Au Nigeria, l’insécurité grandissante, notamment du fait de groupes criminels, dans l’Etat de Katsina a contribué à la détérioration des conditions de vie des populations qui y résident, réduisant leur accès aux activités agricoles et aux services de base, et forçant de nombreuses personnes à fuir leur domicile. Plus de 120 000 personnes sont actuellement des déplacés internes dans l’Etat de Katsina, tandis que la région de Maradi au Niger abrite 77 000 réfugiés ayant fui les violences en cours dans les Etats de Katsina, Sokoto et Zamfara au nord-ouest du Nigeria.
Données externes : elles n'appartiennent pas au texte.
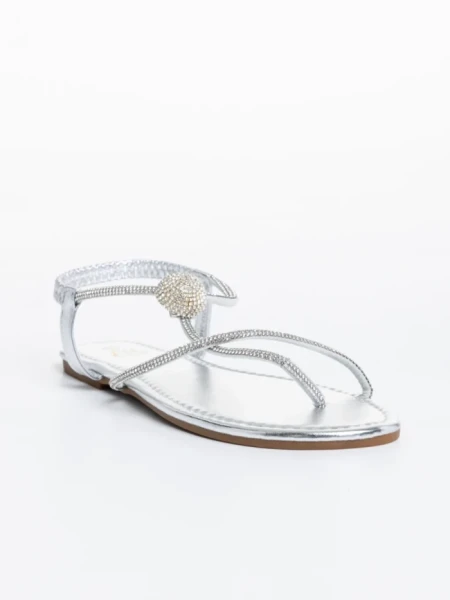 Sandale dama argintii din piele ecologica Aleyna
Selon une évaluation récente du Programme Alimentaire Mondial (PAM) et des autorités, l’Etat de Katsina détient le plus grand nombre de personnes en insécurité alimentaire, soit un million, du nord-ouest du Nigeria.

 « D’importants progrès ont été réalisés au Niger dans la lutte contre la malnutrition et la mortalité infantile, rappelle Issiaka Abdou, et il est aujourd’hui essentiel que l’Etat et ses partenaires techniques et financiers garantissent que le système de santé ait les moyens de faire face à l’ampleur du pic saisonnier qui s’annonce particulièrement important cette année. Dans les zones frontalières du nord du Nigeria, à Katsina, le dispositif de prévention et de prise en charge de la malnutrition reste largement insuffisant et davantage d’acteurs humanitaires sont nécessaires pour déployer en urgence, en appui aux autorités sanitaires, des services médico-nutritionnels dans les zones où le personnel médical peut encore travailler ».